They didn't make special purpose hardware to run a model. They crafted a large model so that it could run on consumer hardware (a phone).
We haven't had phones running laptop-grade CPUs/GPUs for that long, and that is a very real hardware feat. Likewise, nobody would've said running a 400b LLM on a low-end laptop was feasible, and that is very much a software triumph.
Agree to disagree, we've had laptop-grade smartphone hardware for longer than we've had LLMs.
We've had solid CPUs for a while, but GPUs have lagged behind (and they're the ones that matter for this particular application). iPhones still lead by a comfortable margin on this front, but have historically been pretty limited on the IO front (only supported USB2 speeds until recently).

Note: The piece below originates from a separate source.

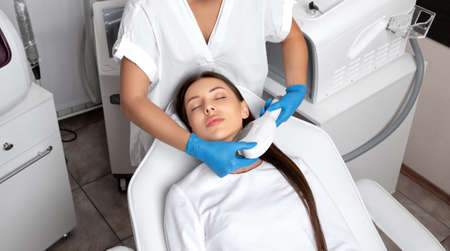 Elos epilation hair removal procedure on the face of a woman. Beautician doing laser rejuvenation on the neck in a beauty salon. Facial skin care. Hardware ipl cosmetology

And even if you raise the requirements, we still have to contend with cheap CUDA-capable GPUs like the one in the ($300!!!) Nintendo Switch, or the Jetson SOCs. The mobile market has had tons of high-speed/low-power options for a very long time now.
It’s been a lot of years, but all I can hear after reading that is … I’m making a note here, huge success
Remember when people were arguing about whether to use mmap? What a ridiculous argument.
At some point someone will figure out how to tile the weights and the memory requirements will drop again.
Experts are predicted by layer and the individual layer reads are quite small, so this is not really feasible. There's just not enough information to guide a prefetch.
It's just so slow that nobody pursued it seriously. It's fun to see these tricks implemented, but even on this 2025 top spec iPhone Pro the output is 100X slower than output from hosted services.
iPhone 17 Pro outperforms AMD’s Ryzen 9 9950X per https://www.igorslab.de/en/iphone-17-pro-a19-pro-chip-uebert...
It is objectively slow at around 100X slower than what most people consider usable.
The quality is also degraded severely to get that speed.
> but the point of this is that you can run cheap inference in bulk on very low-end hardware.
You always could, if you didn't care about speed or efficiency.
If they continue to increase.
Is this solution based on what Apple describes in their 2023 paper 'LLM in a flash' [1]?
This is why mixture of experts (MoE) models are favored for these demos: Only a portion of the weights are active for each token.
The iPhone 17 Pro only has 12GB of RAM. This is a -17B MoE model. Even quantized, you can only realistically fit one expert in RAM at a time. Maybe 2 with extreme quantization. It's just swapping them out constantly.
If some of the experts were unused then you could distill them away. This has been tried! You can find reduced MoE models that strip away some of the experts, though it's ony a small number. Their output is not good. You really need all of the experts to get the model's quality.
When the individual expert sizes are similar to the entire size of the RAM on the device, that's your only option.
What was more interesting about the unreal engine demo, was that they can stream not only textures, but geometry too.
Virtual texturing had been around a long time, but virtual geometry with nanite is really interesting.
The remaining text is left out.